Xarelto (Page 5 of 18)
5.5 Use in Patients with Hepatic Impairment
No clinical data are available for adult patients with severe hepatic impairment.
Avoid use of XARELTO in patients with moderate (Child-Pugh B) and severe (Child-Pugh C) hepatic impairment or with any hepatic disease associated with coagulopathy since drug exposure and bleeding risk may be increased [see Use in Specific Populations (8.7)] .

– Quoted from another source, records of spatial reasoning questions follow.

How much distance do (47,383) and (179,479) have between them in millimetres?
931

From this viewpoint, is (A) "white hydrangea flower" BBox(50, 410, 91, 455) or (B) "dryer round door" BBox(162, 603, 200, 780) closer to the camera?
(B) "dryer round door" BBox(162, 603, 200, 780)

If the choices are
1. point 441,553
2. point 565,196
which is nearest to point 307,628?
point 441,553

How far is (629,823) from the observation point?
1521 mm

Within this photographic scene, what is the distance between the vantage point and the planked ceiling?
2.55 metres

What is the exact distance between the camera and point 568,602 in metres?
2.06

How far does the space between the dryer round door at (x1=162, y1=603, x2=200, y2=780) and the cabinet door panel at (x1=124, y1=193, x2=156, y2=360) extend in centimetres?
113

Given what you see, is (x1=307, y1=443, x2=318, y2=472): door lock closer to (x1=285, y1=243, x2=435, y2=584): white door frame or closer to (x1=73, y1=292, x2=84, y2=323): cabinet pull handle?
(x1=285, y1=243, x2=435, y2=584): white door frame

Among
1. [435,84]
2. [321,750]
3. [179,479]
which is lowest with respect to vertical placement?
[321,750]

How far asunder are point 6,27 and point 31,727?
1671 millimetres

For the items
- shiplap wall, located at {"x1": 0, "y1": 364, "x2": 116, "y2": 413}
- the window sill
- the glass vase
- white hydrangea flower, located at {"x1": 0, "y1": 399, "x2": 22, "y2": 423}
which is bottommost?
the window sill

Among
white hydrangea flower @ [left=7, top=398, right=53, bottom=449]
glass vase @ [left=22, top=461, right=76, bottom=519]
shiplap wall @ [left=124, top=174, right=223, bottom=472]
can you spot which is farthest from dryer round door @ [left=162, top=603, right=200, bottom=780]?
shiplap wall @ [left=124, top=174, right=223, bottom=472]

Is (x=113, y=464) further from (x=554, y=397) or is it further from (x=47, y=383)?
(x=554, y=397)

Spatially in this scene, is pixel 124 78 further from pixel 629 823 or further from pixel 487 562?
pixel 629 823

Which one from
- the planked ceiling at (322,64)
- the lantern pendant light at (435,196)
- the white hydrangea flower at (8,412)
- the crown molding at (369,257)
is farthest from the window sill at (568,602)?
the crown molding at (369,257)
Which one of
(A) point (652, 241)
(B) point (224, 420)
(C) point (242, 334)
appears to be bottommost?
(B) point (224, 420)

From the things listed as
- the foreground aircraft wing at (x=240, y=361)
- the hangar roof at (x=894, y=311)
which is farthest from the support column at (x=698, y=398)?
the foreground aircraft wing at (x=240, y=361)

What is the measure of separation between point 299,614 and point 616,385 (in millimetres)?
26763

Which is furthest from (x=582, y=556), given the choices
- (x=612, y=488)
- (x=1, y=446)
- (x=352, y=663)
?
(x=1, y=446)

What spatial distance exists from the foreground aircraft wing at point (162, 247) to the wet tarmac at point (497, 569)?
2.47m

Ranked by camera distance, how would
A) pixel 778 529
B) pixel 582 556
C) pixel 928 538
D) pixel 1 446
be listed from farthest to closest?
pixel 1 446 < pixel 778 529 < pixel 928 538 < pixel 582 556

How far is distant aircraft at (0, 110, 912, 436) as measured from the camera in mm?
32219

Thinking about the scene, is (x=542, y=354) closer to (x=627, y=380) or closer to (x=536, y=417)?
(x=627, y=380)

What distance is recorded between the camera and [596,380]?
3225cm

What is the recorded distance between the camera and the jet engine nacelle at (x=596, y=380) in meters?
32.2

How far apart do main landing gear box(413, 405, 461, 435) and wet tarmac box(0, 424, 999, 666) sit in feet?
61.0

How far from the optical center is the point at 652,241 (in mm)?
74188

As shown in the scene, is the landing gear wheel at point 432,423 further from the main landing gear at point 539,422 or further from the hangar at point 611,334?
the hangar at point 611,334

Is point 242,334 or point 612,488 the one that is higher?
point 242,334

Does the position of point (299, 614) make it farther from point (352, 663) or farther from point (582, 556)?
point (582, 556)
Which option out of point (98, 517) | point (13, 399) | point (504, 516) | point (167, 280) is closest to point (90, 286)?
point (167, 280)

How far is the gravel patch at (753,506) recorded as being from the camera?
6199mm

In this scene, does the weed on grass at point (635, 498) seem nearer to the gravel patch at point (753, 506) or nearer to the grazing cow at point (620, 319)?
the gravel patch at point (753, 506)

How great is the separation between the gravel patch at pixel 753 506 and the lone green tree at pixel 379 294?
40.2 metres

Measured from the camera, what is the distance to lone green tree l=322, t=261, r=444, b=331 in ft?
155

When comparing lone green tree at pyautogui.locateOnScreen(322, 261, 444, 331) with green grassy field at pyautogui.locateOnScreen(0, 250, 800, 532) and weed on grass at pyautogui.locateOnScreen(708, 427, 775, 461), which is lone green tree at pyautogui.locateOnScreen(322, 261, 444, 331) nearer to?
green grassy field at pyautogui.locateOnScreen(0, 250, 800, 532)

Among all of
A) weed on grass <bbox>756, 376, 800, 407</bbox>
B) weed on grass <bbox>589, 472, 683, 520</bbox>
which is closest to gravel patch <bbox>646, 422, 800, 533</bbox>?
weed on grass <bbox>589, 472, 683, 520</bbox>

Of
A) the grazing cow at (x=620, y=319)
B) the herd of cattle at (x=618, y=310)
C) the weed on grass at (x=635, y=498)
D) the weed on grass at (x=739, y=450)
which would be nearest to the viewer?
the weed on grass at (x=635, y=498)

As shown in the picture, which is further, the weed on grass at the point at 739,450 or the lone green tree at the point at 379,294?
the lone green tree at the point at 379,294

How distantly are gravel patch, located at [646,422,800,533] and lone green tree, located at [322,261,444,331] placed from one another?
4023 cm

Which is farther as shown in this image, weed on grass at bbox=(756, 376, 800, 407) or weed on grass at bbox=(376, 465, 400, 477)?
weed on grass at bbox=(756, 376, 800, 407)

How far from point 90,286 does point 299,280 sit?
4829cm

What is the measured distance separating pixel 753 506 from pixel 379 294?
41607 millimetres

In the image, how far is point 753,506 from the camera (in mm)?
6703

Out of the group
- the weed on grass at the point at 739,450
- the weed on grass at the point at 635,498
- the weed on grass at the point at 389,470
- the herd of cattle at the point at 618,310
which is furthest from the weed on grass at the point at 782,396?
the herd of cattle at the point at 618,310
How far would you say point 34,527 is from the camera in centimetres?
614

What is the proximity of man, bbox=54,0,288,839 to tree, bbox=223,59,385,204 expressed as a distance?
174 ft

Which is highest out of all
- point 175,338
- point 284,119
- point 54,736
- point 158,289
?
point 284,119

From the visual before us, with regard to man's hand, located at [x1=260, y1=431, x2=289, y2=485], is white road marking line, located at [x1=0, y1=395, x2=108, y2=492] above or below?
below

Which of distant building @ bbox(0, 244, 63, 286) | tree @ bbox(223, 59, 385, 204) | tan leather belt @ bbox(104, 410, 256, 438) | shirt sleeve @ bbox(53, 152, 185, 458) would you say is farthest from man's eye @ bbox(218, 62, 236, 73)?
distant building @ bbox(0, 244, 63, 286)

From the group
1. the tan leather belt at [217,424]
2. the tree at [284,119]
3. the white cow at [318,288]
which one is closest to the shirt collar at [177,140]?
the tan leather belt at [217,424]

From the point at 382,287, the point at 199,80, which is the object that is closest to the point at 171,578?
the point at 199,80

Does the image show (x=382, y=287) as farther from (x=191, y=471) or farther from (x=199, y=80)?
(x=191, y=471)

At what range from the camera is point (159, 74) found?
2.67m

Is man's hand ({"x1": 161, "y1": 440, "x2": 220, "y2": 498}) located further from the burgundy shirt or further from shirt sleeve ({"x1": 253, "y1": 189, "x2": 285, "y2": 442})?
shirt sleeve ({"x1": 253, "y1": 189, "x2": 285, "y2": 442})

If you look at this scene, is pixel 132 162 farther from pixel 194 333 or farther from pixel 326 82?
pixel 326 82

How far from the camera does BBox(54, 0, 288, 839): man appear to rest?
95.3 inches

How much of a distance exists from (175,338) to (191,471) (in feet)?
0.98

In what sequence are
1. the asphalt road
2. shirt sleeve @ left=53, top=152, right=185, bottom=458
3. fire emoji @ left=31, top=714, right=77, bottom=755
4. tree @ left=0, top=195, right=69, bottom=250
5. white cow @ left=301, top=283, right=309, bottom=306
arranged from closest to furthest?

No clinical data are available in pediatric patients with hepatic impairment.
5.6 Use with P-gp and Strong CYP3A Inhibitors or Inducers
Avoid concomitant use of XARELTO with known combined P-gp and strong CYP3A inhibitors [see Drug Interactions (7.2)] .
Avoid concomitant use of XARELTO with drugs that are known combined P-gp and strong CYP3A inducers [see Drug Interactions (7.3)] .
5.7 Risk of Pregnancy-Related Hemorrhage
In pregnant women, XARELTO should be used only if the potential benefit justifies the potential risk to the mother and fetus. XARELTO dosing in pregnancy has not been studied. The anticoagulant effect of XARELTO cannot be monitored with standard laboratory testing. Promptly evaluate any signs or symptoms suggesting blood loss (e.g., a drop in hemoglobin and/or hematocrit, hypotension, or fetal distress) [see Warnings and Precautions (5.2) and Use in Specific Populations (8.1)] .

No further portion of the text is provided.